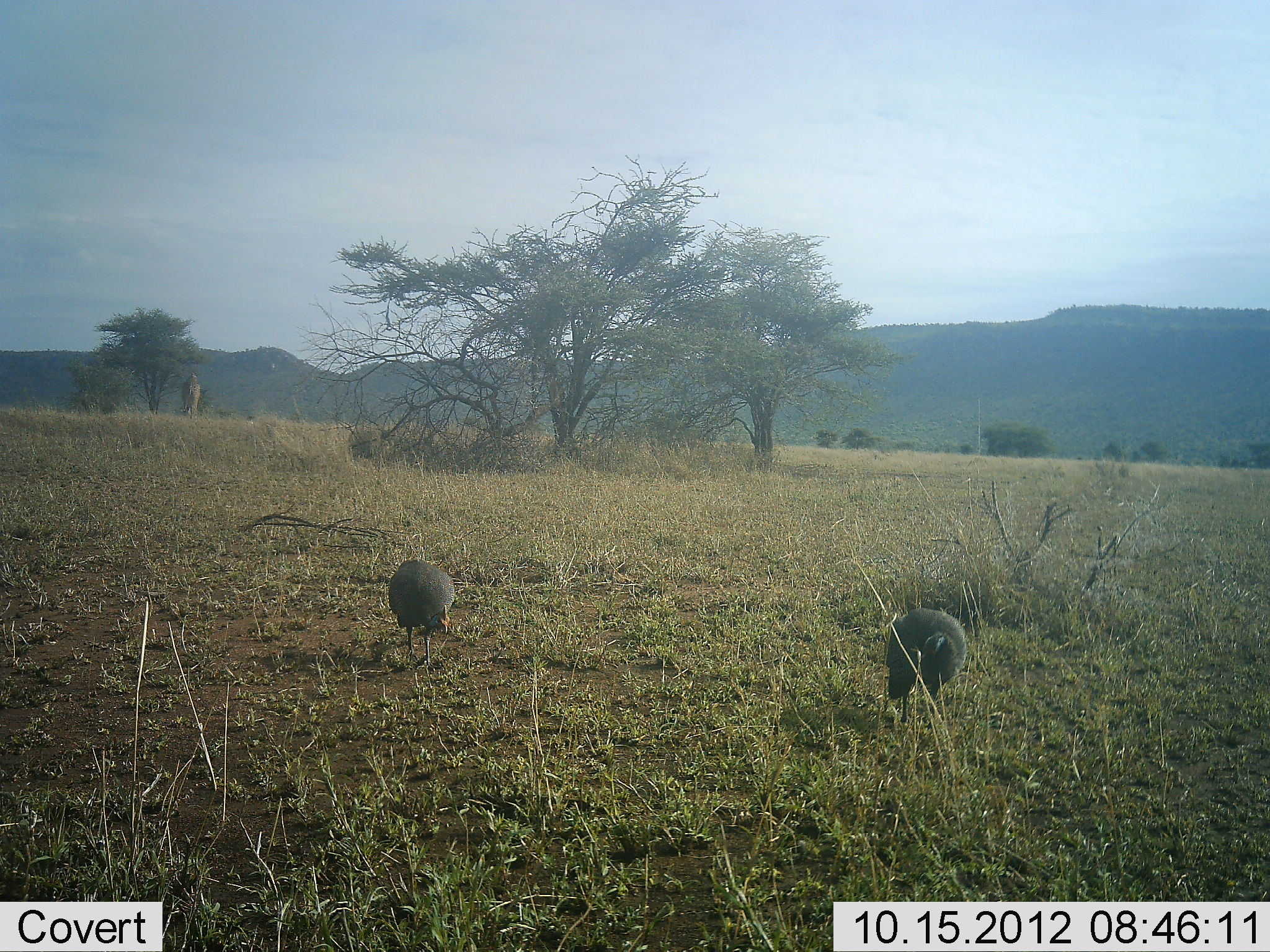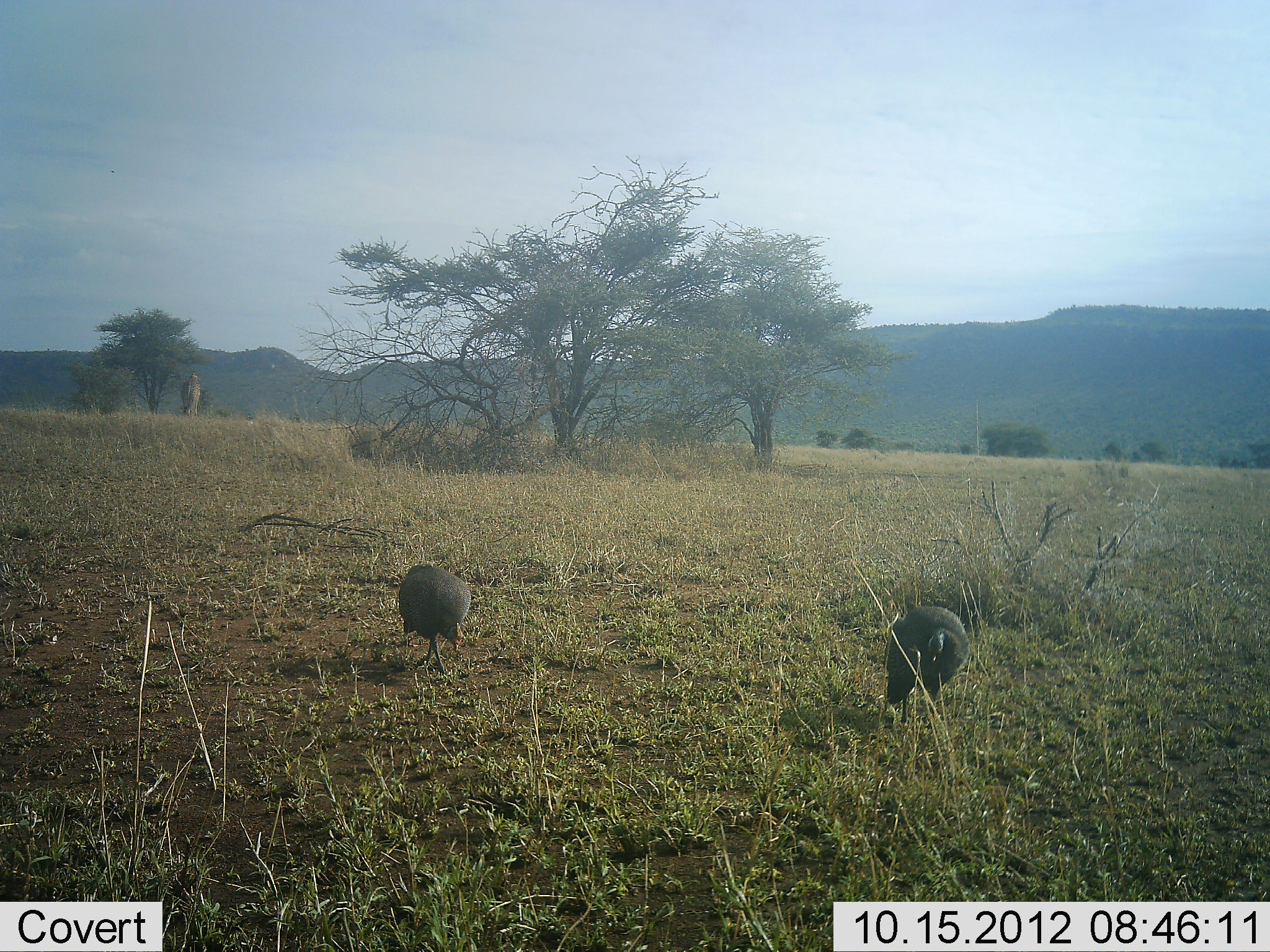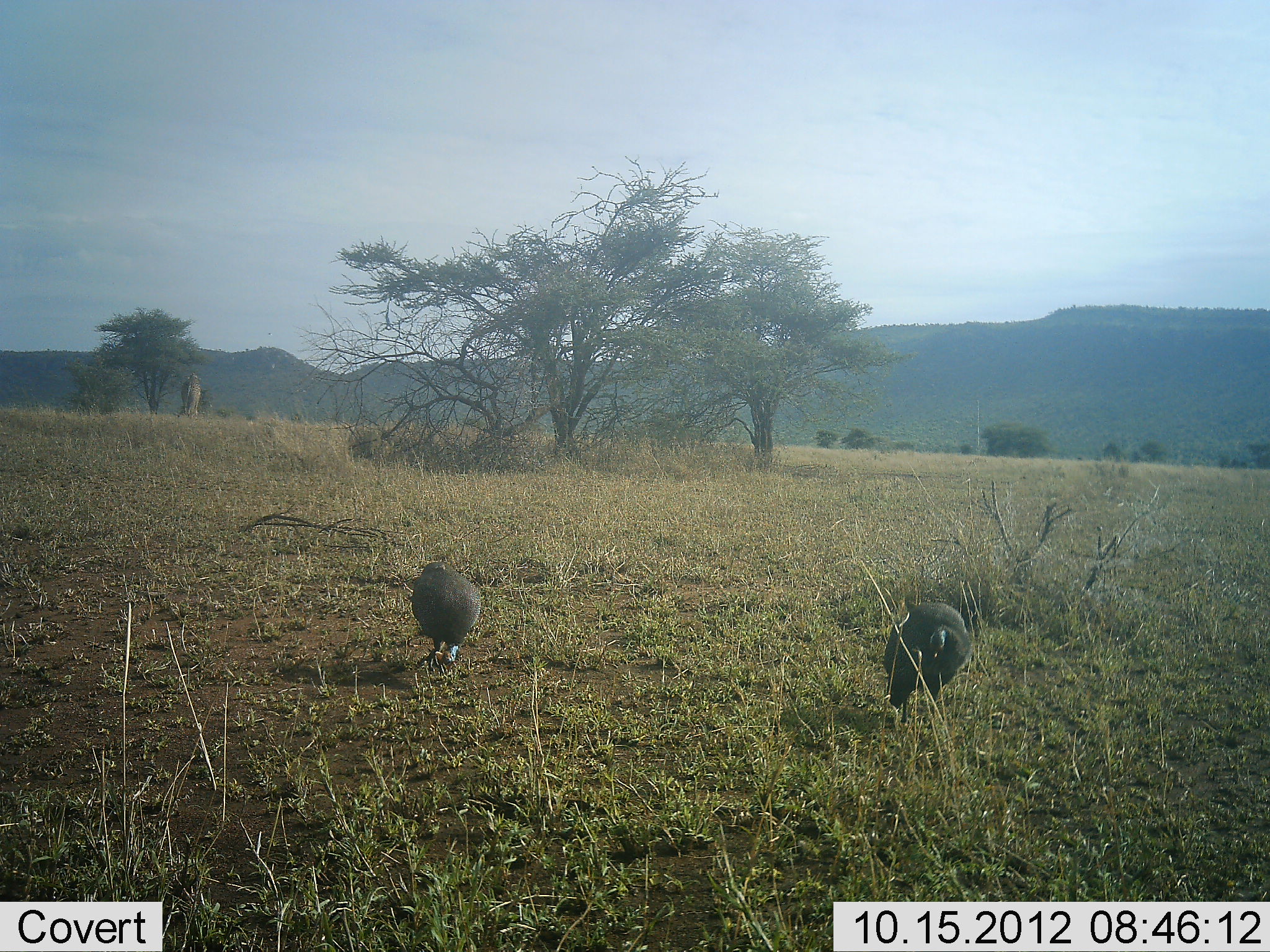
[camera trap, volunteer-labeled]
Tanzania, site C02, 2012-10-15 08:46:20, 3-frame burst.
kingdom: Animalia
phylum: Chordata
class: Aves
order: Galliformes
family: Numididae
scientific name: Numididae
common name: guinea fowl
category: guineafowl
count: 2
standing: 45%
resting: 0%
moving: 64%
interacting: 0%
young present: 0%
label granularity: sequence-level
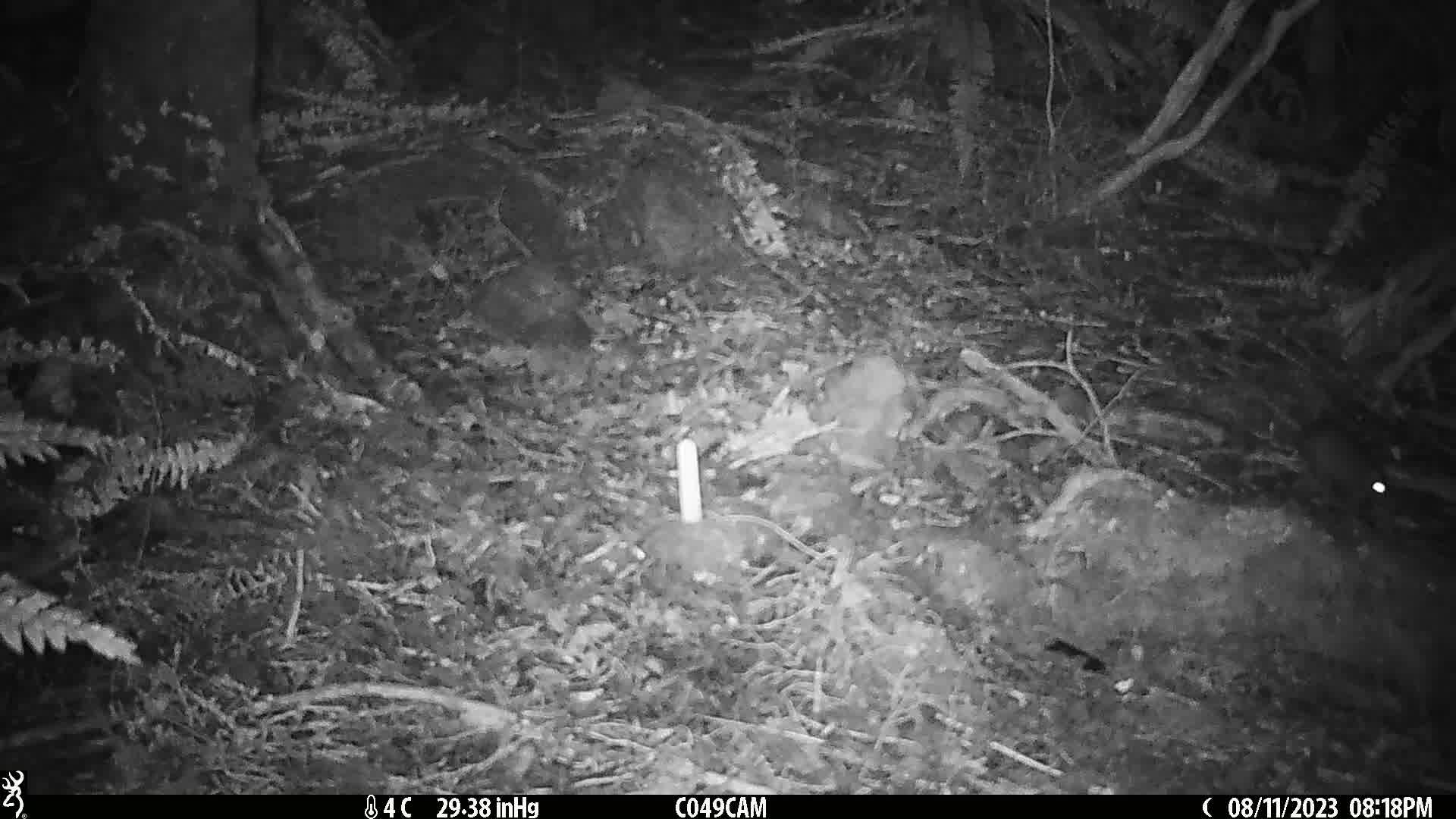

◇ ◇ ◇ ◇ ◇

YOUR GOAL | Please reproduce all the material exactly. Pictures stay out of the copy.

RESULT |
[camera trap, volunteer-labeled]
Tanzania, site C02, 2012-10-15 08:46:20, 3-frame burst.
kingdom: Animalia
phylum: Chordata
class: Aves
order: Galliformes
family: Numididae
scientific name: Numididae
common name: guinea fowl
category: guineafowl
count: 2
standing: 45%
resting: 0%
moving: 64%
interacting: 0%
young present: 0%
label granularity: sequence-level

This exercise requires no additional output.